A New Insight into Electron Acceleration Properties from Theoretical Modeling of Double-peaked Radio Light Curves in Core-collapse Supernovae

Author(s): Tomoki Matsuoka (ASIAA); Shigeo S. Kimura (Tohoku Univ.); Keiichi Maeda (Kyoto Univ.); Masaomi Tanaka (Tohoku Univ.)

Presenter: Tomoki Matsuoka (Academia Sinica Institute of Astronomy and Astrophysics/ASIAA)
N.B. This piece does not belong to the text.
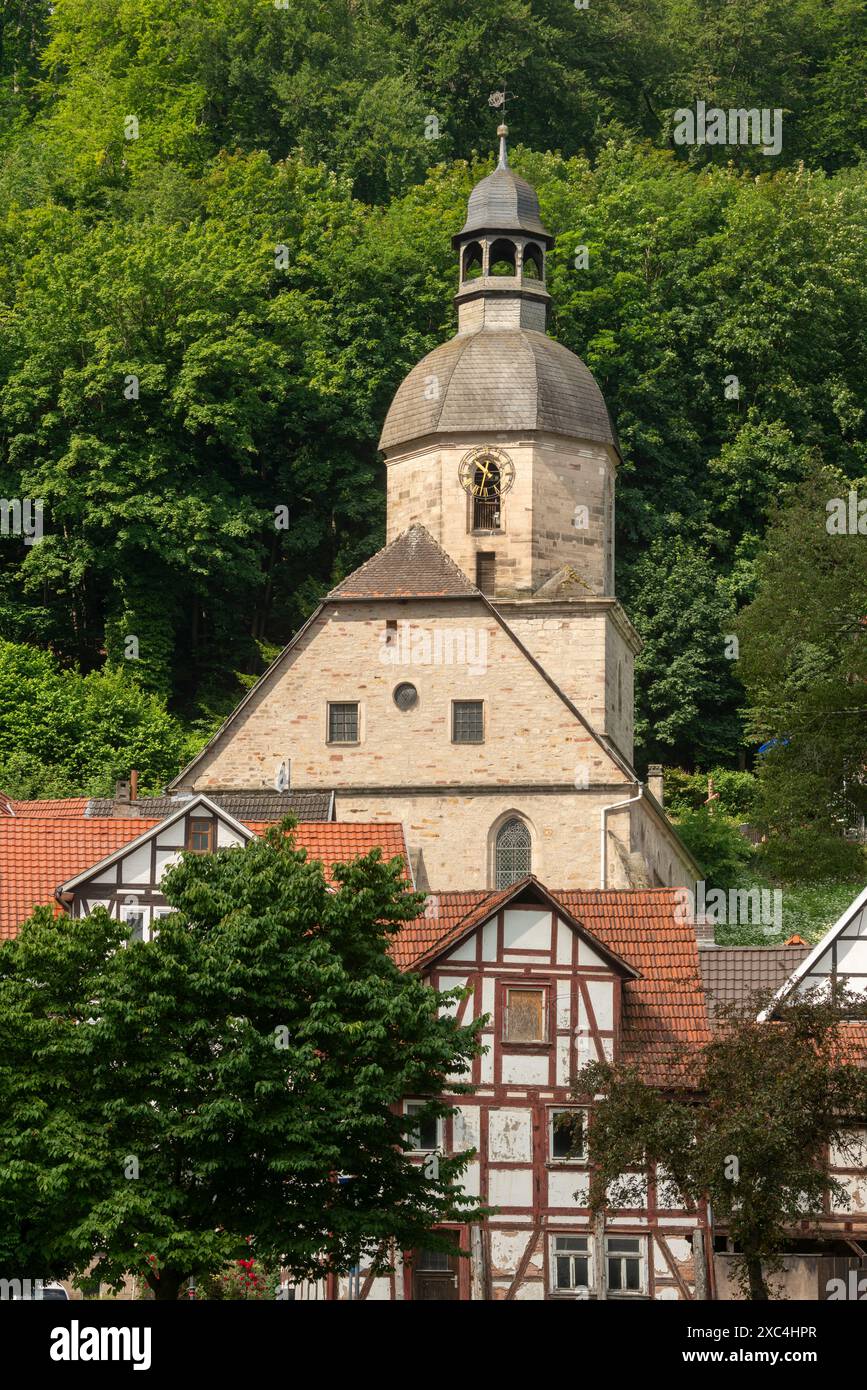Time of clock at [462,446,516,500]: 10:32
It is recognized that some core-collapse supernovae (SNe) show a double-peaked radio light curve within a few years since the explosion. A shell of circumstellar medium (CSM) detached from the SN progenitor has been considered to play a viable role in characterizing such a rebrightening of radio emission. Here, we propose another mechanism that can give rise to the double-peaked radio light curve in core-collapse SNe. The key ingredient in the present work is to expand the model for the evolution of the synchrotron spectral energy distribution (SED) to a generic form, including fast and slow cooling regimes, as guided by the widely accepted modeling scheme of gamma-ray burst afterglows. We show that even without introducing an additional CSM shell, the radio light curve would show a double-peaked morphology when the system becomes optically thin to synchrotron self-absorption at the observational frequency during the fast cooling regime. We can observe this double-peaked feature if the transition from the fast cooling to slow cooling regime occurs during the typical observational timescale of SNe. This situation is realized when the minimum Lorentz factor of injected electrons is initially large enough for the nonthermal electrons' SED to be discrete from the thermal distribution. We discuss the possible application of our model for SN 2007bg and other high-energy astrophysical phenomena such as fast radio bursts, from the perspective of the treatment of nonthermal electrons' SED.